Stored items from a collection:

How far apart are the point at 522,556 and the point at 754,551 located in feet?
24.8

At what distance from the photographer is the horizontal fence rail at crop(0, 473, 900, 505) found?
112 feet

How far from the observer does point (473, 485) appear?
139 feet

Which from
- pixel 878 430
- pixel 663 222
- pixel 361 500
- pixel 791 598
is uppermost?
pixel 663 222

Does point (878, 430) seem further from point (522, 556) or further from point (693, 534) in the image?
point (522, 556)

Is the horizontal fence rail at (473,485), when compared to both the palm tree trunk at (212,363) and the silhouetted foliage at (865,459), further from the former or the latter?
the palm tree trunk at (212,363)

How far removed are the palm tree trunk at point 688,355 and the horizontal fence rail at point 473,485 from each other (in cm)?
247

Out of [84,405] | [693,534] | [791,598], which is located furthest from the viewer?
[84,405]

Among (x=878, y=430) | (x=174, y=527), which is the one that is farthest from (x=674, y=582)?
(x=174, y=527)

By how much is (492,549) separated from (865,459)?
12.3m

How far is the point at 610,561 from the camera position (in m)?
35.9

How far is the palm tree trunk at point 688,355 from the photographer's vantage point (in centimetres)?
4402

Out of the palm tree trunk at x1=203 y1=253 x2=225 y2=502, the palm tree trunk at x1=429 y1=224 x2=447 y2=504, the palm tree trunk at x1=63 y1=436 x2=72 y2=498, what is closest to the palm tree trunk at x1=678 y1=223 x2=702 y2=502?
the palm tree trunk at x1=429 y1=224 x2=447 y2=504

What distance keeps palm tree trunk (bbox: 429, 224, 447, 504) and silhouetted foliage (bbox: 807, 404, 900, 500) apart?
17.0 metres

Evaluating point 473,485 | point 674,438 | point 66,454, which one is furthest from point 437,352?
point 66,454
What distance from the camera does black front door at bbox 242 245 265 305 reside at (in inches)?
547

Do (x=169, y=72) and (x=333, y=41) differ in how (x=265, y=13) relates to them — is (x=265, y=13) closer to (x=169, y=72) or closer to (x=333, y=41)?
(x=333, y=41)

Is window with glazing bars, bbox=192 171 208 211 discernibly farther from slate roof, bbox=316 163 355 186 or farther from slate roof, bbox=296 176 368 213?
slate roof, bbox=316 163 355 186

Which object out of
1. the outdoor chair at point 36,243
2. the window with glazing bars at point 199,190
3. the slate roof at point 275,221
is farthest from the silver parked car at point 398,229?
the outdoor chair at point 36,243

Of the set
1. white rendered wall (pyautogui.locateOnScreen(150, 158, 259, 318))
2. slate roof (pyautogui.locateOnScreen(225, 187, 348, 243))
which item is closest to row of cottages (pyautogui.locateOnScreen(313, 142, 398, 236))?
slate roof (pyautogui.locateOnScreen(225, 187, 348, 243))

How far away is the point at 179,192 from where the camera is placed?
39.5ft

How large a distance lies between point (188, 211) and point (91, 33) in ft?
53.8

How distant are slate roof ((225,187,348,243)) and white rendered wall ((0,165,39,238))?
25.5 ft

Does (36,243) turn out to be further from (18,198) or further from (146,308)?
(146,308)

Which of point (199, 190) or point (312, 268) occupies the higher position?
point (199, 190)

Task objective =>
From the line containing "How distant are" through the end of the material, substitute "farther" for "further" and give those lines again with nothing else changed.

Exercise result =>
How distant are slate roof ((225,187,348,243)) and white rendered wall ((0,165,39,238))?
25.5 ft

Does (36,243) turn out to be farther from (18,198) or farther from (146,308)?
(146,308)

Which of point (199, 190) or point (312, 268) occupies the higher position?
point (199, 190)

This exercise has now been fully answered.